Monett sets banking, animal control contracts
City to stick with U.S. Bank for services
The Monett City Council has ironed out new contracts for banking, animal control and clarifier repairs.
Every three years, the city requests bids for its banking service. In the last round of bids, the city moved its services from UMB Bank to U.S. Bank. This time, only U.S. Bank and Arvest Bank offered bids.
City Administrator Dennis Pyle said over the past three years, the city has paid nothing for bank expenses. Interest from deposits have covered all the bank fees. Prior to that, the city was paying $12,000 to $14,000 a year in banking fees.
Arvest Bank offered an earnings credit rate of .25 percent. U.S. Bank offered to pay .25 percent lower than whatever the federal rate was, but never less than .35 percent, offering a higher return on the city’s money. Presently, the federal rate is .75 percent, putting U.S. Bank’s rate under that bid structure at .50 percent, double the Arvest quote.
City Clerk Janie Knight reported she and the city hall staff have been pleased working with U.S. Bank and had no issues driving a change. Council members voted to renew the banking contract with U.S. Bank for another three years.
A contract was approved with the Humane Society of Joplin, effective for one year, beginning Jan. 1, 2018. Pyle reported prices in the contract rose from 1 to 11 percent. The price for taking an animal rose from $49.44 to $55.08. The cost of holding an animal for rabies quarantine went from $14.85 a day to $15.11 per day, and preparing a rabies specimen rose from $25.50 to $26.87.
Since the city opened its new animal control shelter, the city has used the Joplin Humane Society much less, Pyle said. Police Chief George Daoud noted that by Nov. 20, the city had adopted out 25 more animals than in all of 2016. However, Daoud noted that when it becomes necessary to move an animal, the Humane Society’s services are still needed. Council members approved the contract as presented.
Work expanded on the contract with McClanahan Construction of Rogersville for work at the wastewater treatment plant. In September, council members awarded a $144,000 contract for repairs to a clarifier, which was empty during a high water incident. Without water inside, the floor of the clarifier rose 10 feet. Repairs started in October and were expected to take 90 days, and included a $50,000 alternate bid to paint the rusted truss arms of the clarifier while the unit was disassembled.
At the November meeting, Utilities Superintendent Skip Schaller reported crews found a void underneath the raised floor. Council members approved a $22,435 change order to drill a hole through the floor to pour fill into the void. That raised McClanahan’s contract to $224,435.

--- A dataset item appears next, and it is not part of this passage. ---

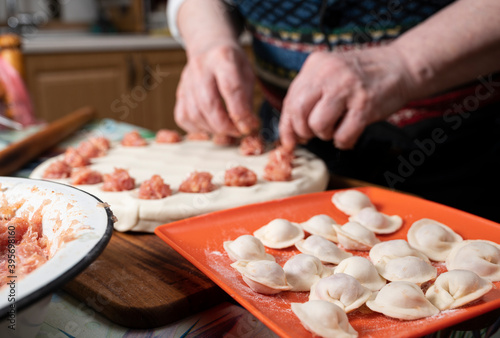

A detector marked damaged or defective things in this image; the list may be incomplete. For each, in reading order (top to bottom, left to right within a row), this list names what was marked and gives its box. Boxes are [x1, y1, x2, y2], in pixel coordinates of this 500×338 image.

chipped enamel bowl rim [0, 177, 113, 322]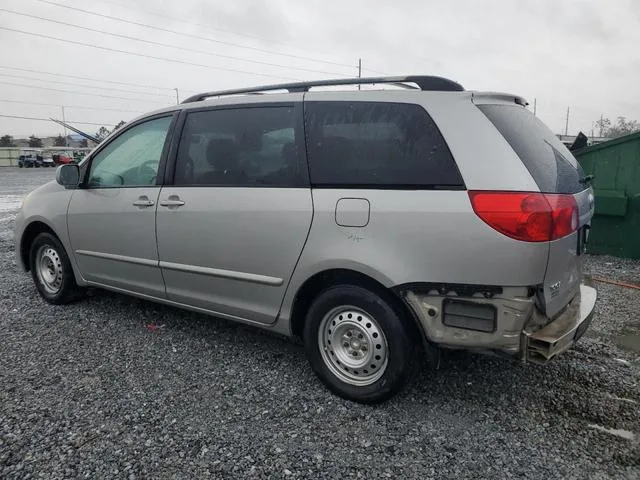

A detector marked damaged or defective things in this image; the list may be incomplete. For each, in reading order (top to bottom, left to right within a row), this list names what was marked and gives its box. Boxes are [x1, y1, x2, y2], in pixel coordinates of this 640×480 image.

damaged rear bumper [402, 278, 596, 360]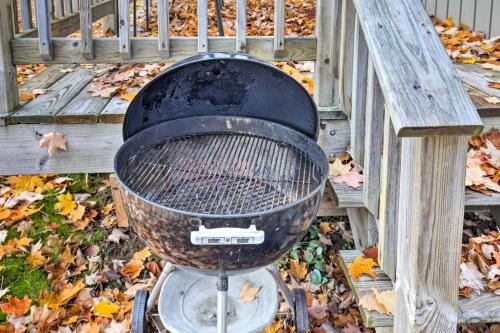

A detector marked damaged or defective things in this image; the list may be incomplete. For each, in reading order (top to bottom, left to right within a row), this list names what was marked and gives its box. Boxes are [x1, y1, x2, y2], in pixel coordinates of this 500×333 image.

The council also approved a deduction in the contract with Vaughn Dirtworks for preparing and resurfacing the new parking lot at Fifth and Broadway and the realignment of Callan Street and Bridle Lane, moving the interchange to the north. The roadwork included laying a six-inch aggregate base and covering it with three inches of asphalt.
Pyle reported Vaughn used less material than expected. That dropped the price by $8,325.80, putting the final contract price at $166,201.72.